Chinese fintech firm Ant Group has been fined almost $1 billion for "illegal acts", the country's securities regulator said on Friday.
"In view of the illegal and irregular acts by Ant Group and its affiliates in previous years... Ant Group and its affiliates have been fined 7.123 billion yuan (US$984 million)", the China Securities Regulatory Commission said in a statement on Friday.
The fine related to "corporate governance, financial consumer protection, participation in business activities of banking and insurance institutions, payment and settlement business, fulfilment of anti-money laundering obligations, and development of fund sales business", the statement said.

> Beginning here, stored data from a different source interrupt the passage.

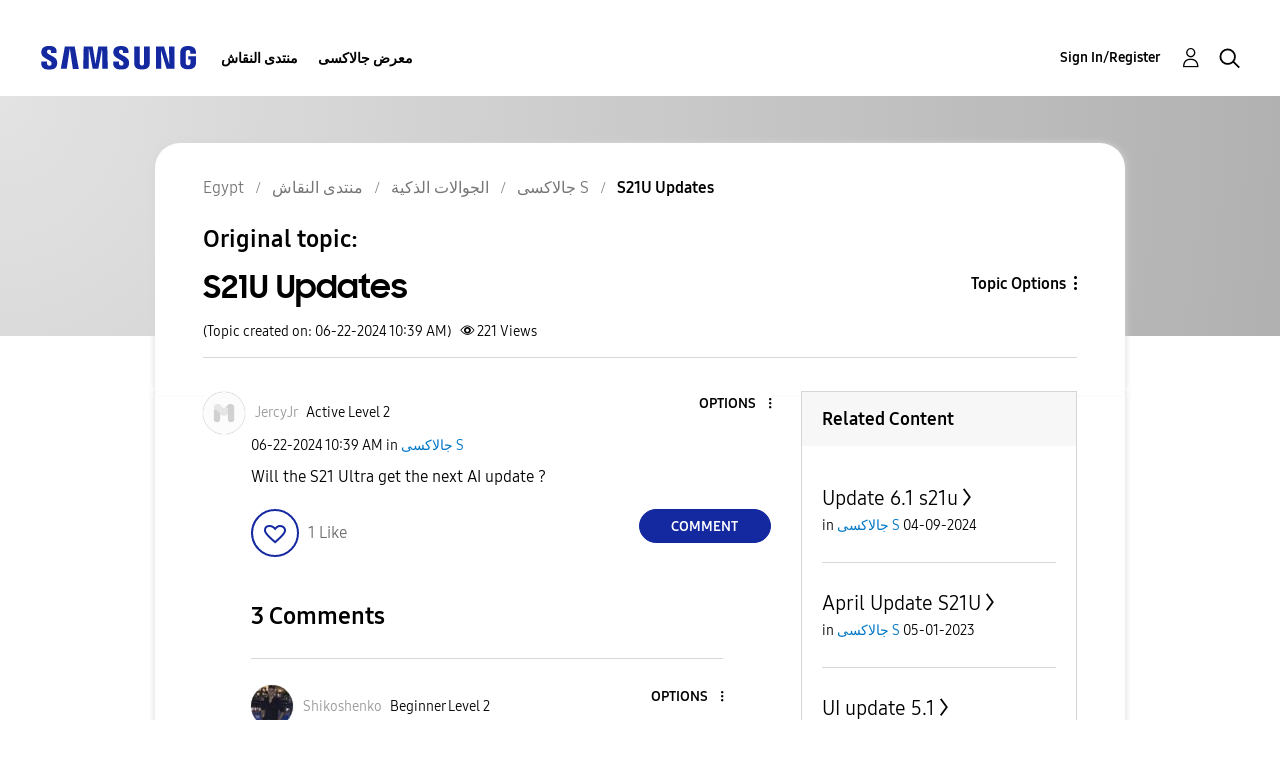

--- FILE ---
content_type: text/html; charset=UTF-8
request_url: https://r2.community.samsung.com/t5/%D8%AC%D8%A7%D9%84%D8%A7%D9%83%D8%B3%D9%89-S/S21U-Updates/td-p/16406974
body_size: 1875
content:
<!DOCTYPE html>
<html lang="en">
<head>
    <meta charset="utf-8">
    <meta name="viewport" content="width=device-width, initial-scale=1">
    <title></title>
    <style>
        body {
            font-family: "Arial";
        }
    </style>
    <script type="text/javascript">
    window.awsWafCookieDomainList = [];
    window.gokuProps = {
"key":"AQIDAHjcYu/GjX+QlghicBgQ/7bFaQZ+m5FKCMDnO+vTbNg96AH8rhIMJ+z/0ZlnwNGCUsFTAAAAfjB8BgkqhkiG9w0BBwagbzBtAgEAMGgGCSqGSIb3DQEHATAeBglghkgBZQMEAS4wEQQM0xF1depSHZO07bzbAgEQgDtkDWjfu/iA1FFovrm1DbICsUAV04yfVyp7MT61DYp7EWM6jDnLUg9RkBp27QieKrX3EpH4gWzcP8WQoA==",
          "iv":"D549ZgFFMgAAAO7J",
          "context":"/udikNKTbVJYKDXyHH8Wousccg9aqQgF9VitizqpV5LfDqV6B8BFvJcgCmthYfA7AC8PImdmPA7TscXxx5RIsLW44K2jS7xcMh7dDHZ/2MMw7qc9gCmIK0IkQG7z2QLdmLYYmus4an6NLfux2oOpVYJL1HPODvqABJlfNAxZl2lvT0ZD2CUO769Necw6GAkbstM8mbXMvnYGZV7LUZ5MO2zDrT8eNN3UbyMdTj9fhuGz35R9lIM9P+O20HGExO+vK+VmzVJz5DQ86VY0Bw87B6wV9lAB2Dij14w+vBMg/6CDJEoa1yf3bOJY6XFXW2/1zCWe3YQGjF/9hgWI1NNx0z0zZJ95VwP3pXcsXE0q7DiHTKx+MAdzVKQFUlllRFof0u1XqErbNyiHE8GbxyyI8Y+Zj2t8w5remHaN"
};
    </script>
    <script src="https://bc0439715fa6.967eb88d.us-east-2.token.awswaf.com/bc0439715fa6/e566d069acb5/9c5f3411fe12/challenge.js"></script>
</head>
<body>
    <div id="challenge-container"></div>
    <script type="text/javascript">
        AwsWafIntegration.saveReferrer();
        AwsWafIntegration.checkForceRefresh().then((forceRefresh) => {
            if (forceRefresh) {
                AwsWafIntegration.forceRefreshToken().then(() => {
                    window.location.reload(true);
                });
            } else {
                AwsWafIntegration.getToken().then(() => {
                    window.location.reload(true);
                });
            }
        });
    </script>
    <noscript>
        <h1>JavaScript is disabled</h1>
        In order to continue, we need to verify that you're not a robot.
        This requires JavaScript. Enable JavaScript and then reload the page.
    </noscript>
</body>
</html>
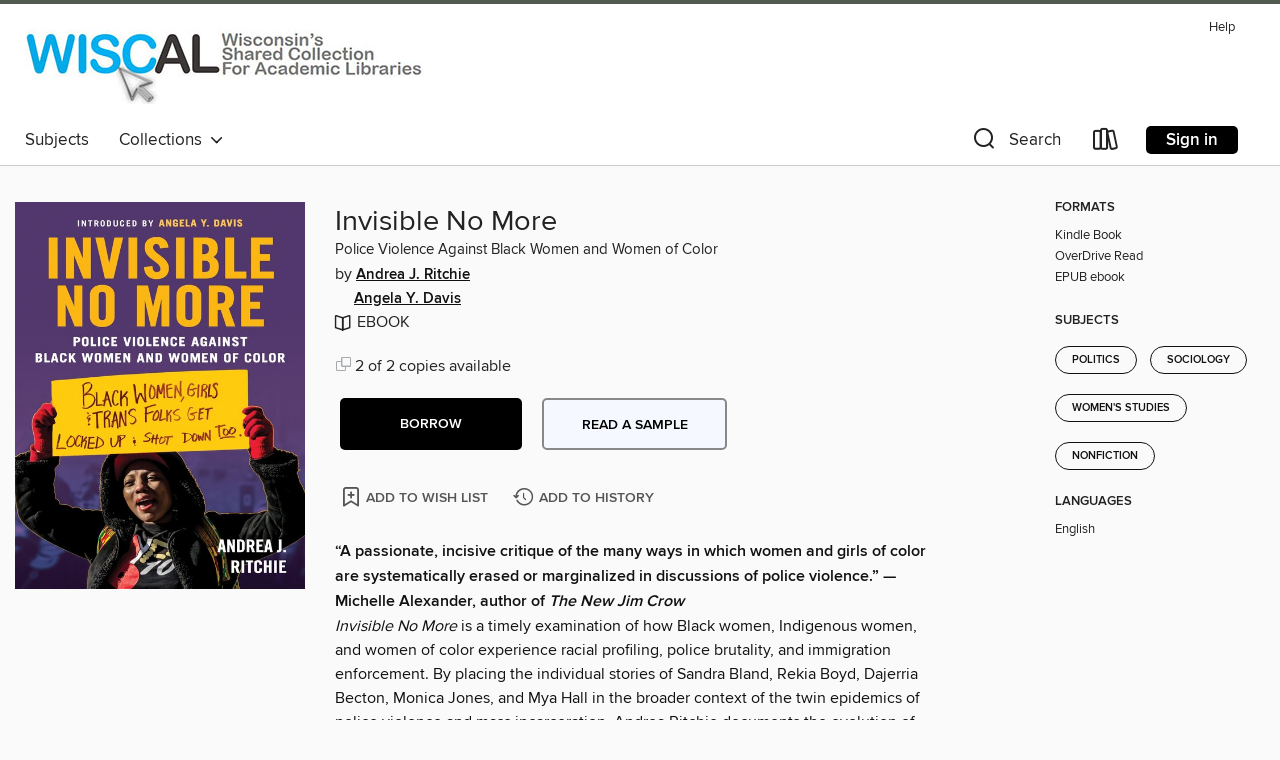

--- FILE ---
content_type: text/css; charset=utf-8
request_url: https://wiscal.overdrive.com/assets/v3/css/45b2cd3100fbdebbdb6e3d5fa7e06ec7/colors.css?primary=%230e91c6&primaryR=14&primaryG=145&primaryB=198&primaryFontColor=%23fff&secondary=%23525b4f&secondaryR=82&secondaryG=91&secondaryB=79&secondaryFontColor=%23fff&bannerIsSecondaryColor=false&defaultColor=%23222
body_size: 1582
content:
.primary-color{color:#0e91c6!important}.primary-fill{fill:#0e91c6!important}.primary-background{background-color:#0e91c6}.primary-font{color:#fff}.primary-font-highlight-box:before{content:'';position:absolute;display:block;top:0;bottom:0;left:0;right:0;background:#fff;opacity:.08}.primary-font-highlight-box:after{content:'';position:absolute;display:block;top:0;bottom:0;left:0;right:0;border:1px dashed #fff;opacity:.28}.secondary-font-highlight-box:before{content:'';position:absolute;display:block;top:0;bottom:0;left:0;right:0;background:#fff;opacity:.08}.secondary-font-highlight-box:after{content:'';position:absolute;display:block;top:0;bottom:0;left:0;right:0;border:1px dashed #fff;opacity:.28}.Hero .Hero-banner{background:#0e91c6!important}.Campaign{background:#0e91c6!important}.Campaign-title{color:#fff}.Campaign-monochrome-svg{fill:#fff}.Campaign-featuredTitle,.Campaign-featuredTitle:hover{color:#fff}.Campaign-author,.Campaign-author:hover{color:#fff}.Campaign-author:hover,.Campaign-learnMoreLink{color:#fff}.Campaign-description{color:#fff}.kindle-trouble-container .od-format-button{color:#fff!important}.button.place-a-hold.Button-holdButton{border:2px solid}.button.place-a-hold.Button-holdButton:hover{border:2px solid}.AccountPageMenu-tabListItem{border-color:#0e91c6!important}.primary-color-hover:hover{color:#0e91c6!important}.primary-color-focus:focus{color:#0e91c6!important}.secondary-color{color:#525b4f!important}.secondary-fill{fill:#525b4f!important}.secondary-color-hoverable{color:#525b4f}.secondary-color-hoverable:focus,.secondary-color-hoverable:hover{color:#41483f}.secondary-background{background:#525b4f!important;color:#fff!important}.secondary-color-hover:hover{color:#525b4f!important}.secondary-background-hover:hover{background:#525b4f!important}.secondary-color-focus:focus{color:#525b4f!important}.secondary-border-color{border-color:#525b4f!important}.secondary-underline{color:#525b4f!important;text-decoration:underline}.button.outline[disabled],.button.outline[disabled]:focus,.button.outline[disabled]:hover{color:#666!important;border-color:#666;background:0 0}.spinner{border-bottom:4px solid rgba(255,255,255,.2);border-left:4px solid rgba(255,255,255,.2);border-right:4px solid rgba(255,255,255,.2);border-top:4px solid rgba(255,255,255,.8)}.MergedSite .Header,.nav-container{border-top:4px solid #525b4f;background-color:#fff}.notificationDotContainer{background-color:#fff}.BrowseFormats .BrowseFormats-link.is-active:after,.BrowseFormats .BrowseFormats-link:after{background-color:#0e91c6}.icon-account.expanded{color:#525b4f!important}.top-bar-section li:not(.has-form) a:not(.button):not(.close-advantage-tout){color:#222;background-color:#fff}.top-bar-section .open li:not(.has-form) a:not(.button):not(.close-advantage-tout){color:#222;background-color:#fff}.notification-bell-svg{fill:#222;stroke:#222}.top-bar-section ul li{color:#222;background:0 0}.top-bar-section ul li:hover{background:0 0}.top-bar-section ul .open li:not(.has-form) a:not(.button):not(.close-advantage-tout){color:#222;background-color:#fff}.content.f-dropdown div h2,.content.f-dropdown div li h2{color:#0e91c6}.title-details .loan-button-audiobook .accordion .accordion-navigation a.primary:focus{box-shadow:none;color:#fff}.title-details .loan-button-audiobook .accordion .accordion-navigation a.primary:hover{color:#fff}.top-bar.expanded .toggle-topbar.menu-icon{color:#525b4f}nav.top-bar{background-color:#fff}nav.top-bar li.search-icon i.expanded{color:#525b4f}.top-bar.expanded .toggle-topbar.browse a{color:#525b4f}ul#lending-period-options-mobile.f-dropdown li a:after,ul#lending-period-options-mobile.f-dropdown li a:hover,ul#lending-period-options.f-dropdown li a:after,ul#lending-period-options.f-dropdown li a:hover{color:#525b4f}ul.pagination li.current a:focus,ul.pagination li.current a:hover,ul.pagination li.current button:focus,ul.pagination li.current button:hover{background:#0e91c6}.Toaster-toast:not(.is-burnt),.sample-only-banner{background-color:#525b4f;color:#fff}.sample-only-banner__message h1,.sample-only-banner__message h2,.sample-only-banner__message h3,.sample-only-banner__message h4,.sample-only-banner__message h5,.sample-only-banner__message h6{color:#fff}.accordion-navigation .content a li:hover{color:#525b4f}.library-card-sign-up a:hover{color:#0e91c6}span.selected,span.selected:hover{border-color:#525b4f}.collection-link.primary-color-hover:hover span.selected{border-color:#0e91c6}.Autocompletions .Autocompletions-item.is-active{border-left:solid 2px #525b4f!important}[dir=rtl] .Autocompletions .Autocompletions-item.is-active{border-left:inherit!important;border-right:solid 2px #525b4f!important}.media-container.list-view ul li .title-container .title-contents .title-header-bar.available-title a{color:#fff;background:#525b4f}.Nav-searchIcon--desktop.is-selected{border-bottom:2px solid #525b4f}.Nav-collectionsDropLink.open .Nav-collectionsDropArrow{color:#525b4f!important}.MobileNav-roomLibraryName,.Nav-room-logo--desktop{color:#525b4f!important}.DesktopNavLinks .DesktopNavLinks-link{color:#222}.Nav-accountDropArrow{color:#222}.Nav-collectionsDropArrow{color:#222}.Nav-searchIcon--desktop{color:#222}.Nav-bookshelfIcon--desktop{color:#222}.Nav-advancedSearch{color:#222}.Nav-advancedSearch:hover{color:#222}.Nav-advancedSearch:focus{color:#222}.Nav-advancedSearchCaret{color:#222}.getACardPromoHeader p{color:#222}.MobileNav{background-color:#fff;color:#222}.MobileNav-bookshelfIcon{color:#222}.MobileNav-hamburgerIcon{color:#222}.MobileNav-submitSearch{color:#222}.MobileNav-advancedSearch{color:#000;background-color:#fff}.MobileNav-searchInput{background:0 0!important}.Nav .Nav-searchBar{border-bottom:1px solid #ccc}.MobileNav-roomLogo,.Nav-room-sub-logo--desktop{color:#666}a.Nav-backToMainCollection{color:#222}a.Nav-backToMainCollection:hover{color:#222}.Nav-topRightLink:not(:first-child){border-left:1px solid #cdccd1}[dir=rtl] .Nav-topRightLink:not(:first-child){border-left:inherit;border-right:1px solid #cdccd1}.search-bar input{background:#fff!important}.MobileNav-clearSearchIcon,.Nav-clearSearch{background:#555}p.advantage-tout-text{color:#222}p.advantage-tout-text:hover{color:#222}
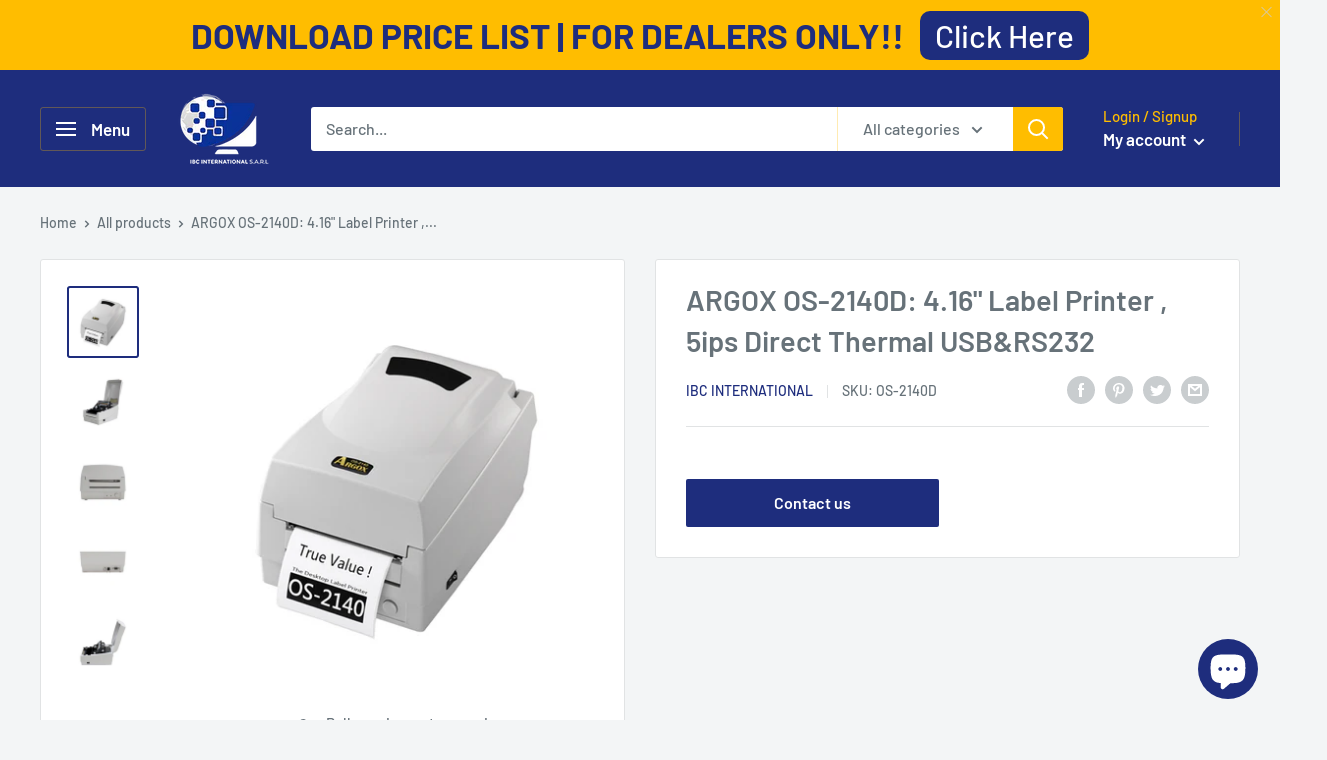

--- FILE ---
content_type: text/javascript
request_url: https://ibc-intl.com/cdn/shop/t/5/assets/buddha-crosssell-db.js?v=124668971469164250701602799286
body_size: 79
content:
buddhaCrosssell.alsoBoughtDb={0:["compatible-samsung-clt-c406s-cyan-premium",1,2],1:["compatible-samsung-clt-y406s-yellow-premium",0,2],2:["compatible-samsung-clt-m406s-magenta-premium",0,1],3:["hp-912-cyan",4,5,6],4:["hp-912-magenta",3,5,6],5:["hp-912-yellow",3,4,6],6:["hp-912-black",3,4,5],7:["hp-935-cyan",8,9],8:["hp-935-magenta",7,9],9:["hp-935-yellow",7,8],10:["hp-650b-black",11],11:["hp-650c-color",10],12:["hp-655-black",13,14,15],13:["hp-655-cyan",12,14,15],14:["hp-655-magenta",12,13,15],15:["hp-655-yellow",12,13,14],16:["hp-953xl-cyan",17,18,26,36],17:["hp-953xl-magenta",16,18,26,36],18:["hp-953xl-yellow",16,17,26,36],19:["hp-123c-color",20],20:["hp-123b-black",19],21:["hp-651c-color",31],22:["hp-205a-original-black",23,24,25],23:["hp-205a-original-cyan",22,24,25],24:["hp-205a-original-yellow",22,23,25],25:["hp-205a-original-magenta",22,23,24],26:["hp-953xl-black",16,17,18,36],27:["hp-gt52-cyan-8k",28,29,30],28:["hp-gt52-magenta-8k",27,29,30],29:["hp-gt52-yellow-8k",27,28,30],30:["hp-gt51xl-black",27,28,29],31:["hp-651b-black",21],32:["compatible-hp-cf350a-ce310a-universalblack-premium",33,34,35],33:["compatible-hp-cf351a-ce311auniversal-cyan-premium",32,34,35],34:["compatible-hp-cf352a-ce312a-universalyellow-premium",32,33,35],35:["compatible-hp-cf353a-ce313a-universalmagenta-premium",32,33,34],36:["compatible-hp-cf400a-201a-black-premium",16,17,18,26],37:["compatible-hp-cf401a-201a-cyan-premium",16,17,18,26],38:["compatible-hp-cf402a201a-yellow-premium",16,17,18,26],39:["compatible-hp-cf403a-201a-magenta-premium",16,17,18,26],40:["compatible-hp-cf540a-203a-black-premium",41,42,43],41:["compatible-hp-cf541a-203a-cyan-premium",40,42,43],42:["compatible-hp-cf542a-203a-yellow-premium",40,41,43],43:["compatible-hp-cf543a-203a-magenta-premium",40,41,42],44:["canon-ink-510-black",45],45:["canon-ink-511-color",44],46:["canon-ink-440-black",47],47:["canon-ink-441-color",46],48:["canon-ink-445-black",49],49:["canon-ink-446-color",48],50:["canon-ink-451-black",51,52,53],51:["canon-ink-451-cyan",52,53,50],52:["canon-ink-451-magaenta",51,53,50],53:["canon-ink-451-yellow",51,52,50],54:["pantum-p2500w-wireless-monochrome-laser-printer",56],55:["pantum-p3100dl-mono-laser-printer",57],56:["pantum-pc210-black-laser-toner-cartridge",54],57:["pantum-pc310-laser-toner",55],58:["microsoft-wireless-desktop-850-py9",16,17,18,26],59:["lenovo-ideapad-s145-intel-core-i3-8th-gen-15-6-inch-laptop-8gb-ram-1tb-hdd",63],60:["lenovo-ideapad-s145-laptop-10th-gen-ci5-1035g1-15-6-hd-81w80080ax-slim",61,62],61:["12port-vertical-power-distributor-unit-pdu-europe-type-switch-on-off-fuse-16a-ms-pdu12",60,62],62:["pedestal-100mm-size-95-95mm-ms-bs-ff",60,61],63:["bag-15-6-simple-toploader-black",59]};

Ant operates Alipay, the world's largest digital payments platform, which boasts hundreds of millions of monthly users in China and beyond.
But the company in recent years expanded into offering loans, credit, investments and insurance to hundreds of millions of consumers and small businesses.
The government has sought to rein in runaway personal debt and chaotic lending in the private sector, and upstart Ant's growing profile has been widely viewed as a challenge to vested interests in the country's state-dominated financial sphere.
The Alibaba affiliate was set to launch a record-shattering $35 billion Hong Kong-Shanghai IPO in 2020 when the double listing was abruptly called off by regulators, citing non-compliance with new capital requirements.
It was one of the most prominent targets of a sweeping crackdown on the country's booming tech sector.
On Friday, Alibaba shares were up 3.44 percent in Hong Kong after reports that Ant would be fined, with analysts saying investors saw the punishment as evidence the tech crackdown was drawing to a close.